**WHAT TO WORK ON**: Copy out the listing below word for word, everything from the line containing "From nearest going" down to the line containing "the point at 1088,316 <", and nothing else.

--- ITEMS ---

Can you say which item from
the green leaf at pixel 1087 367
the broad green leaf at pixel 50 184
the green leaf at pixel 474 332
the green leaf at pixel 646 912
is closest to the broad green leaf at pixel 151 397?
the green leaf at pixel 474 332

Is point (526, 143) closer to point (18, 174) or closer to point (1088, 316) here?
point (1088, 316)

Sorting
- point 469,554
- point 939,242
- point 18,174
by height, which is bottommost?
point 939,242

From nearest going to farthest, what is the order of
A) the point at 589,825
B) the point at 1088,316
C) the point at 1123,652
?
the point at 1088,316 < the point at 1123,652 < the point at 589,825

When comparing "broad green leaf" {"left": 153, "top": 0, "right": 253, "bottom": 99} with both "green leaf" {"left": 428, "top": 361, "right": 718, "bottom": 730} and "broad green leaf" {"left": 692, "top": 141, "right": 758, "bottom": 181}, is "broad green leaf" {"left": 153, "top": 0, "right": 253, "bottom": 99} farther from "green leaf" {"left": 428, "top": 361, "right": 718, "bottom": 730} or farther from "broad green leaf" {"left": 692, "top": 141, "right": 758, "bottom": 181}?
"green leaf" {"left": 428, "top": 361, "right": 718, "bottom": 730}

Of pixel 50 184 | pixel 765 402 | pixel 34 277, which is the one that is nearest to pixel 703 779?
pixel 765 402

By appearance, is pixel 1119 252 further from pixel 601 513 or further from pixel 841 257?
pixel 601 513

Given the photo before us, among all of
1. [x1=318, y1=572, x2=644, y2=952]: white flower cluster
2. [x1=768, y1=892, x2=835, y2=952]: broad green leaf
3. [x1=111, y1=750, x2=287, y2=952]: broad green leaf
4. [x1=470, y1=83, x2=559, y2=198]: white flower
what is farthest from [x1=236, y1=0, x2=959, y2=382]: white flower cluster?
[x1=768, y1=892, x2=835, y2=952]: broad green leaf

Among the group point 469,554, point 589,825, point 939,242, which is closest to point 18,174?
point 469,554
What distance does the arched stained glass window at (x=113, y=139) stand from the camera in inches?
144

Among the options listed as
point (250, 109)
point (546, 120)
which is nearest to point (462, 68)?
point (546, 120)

---

**OUTPUT FOR THIS EXERCISE**:
From nearest going to farthest, what is the order of
A) the point at 589,825
B) the point at 1088,316
C) the point at 1123,652
?
the point at 1088,316 < the point at 1123,652 < the point at 589,825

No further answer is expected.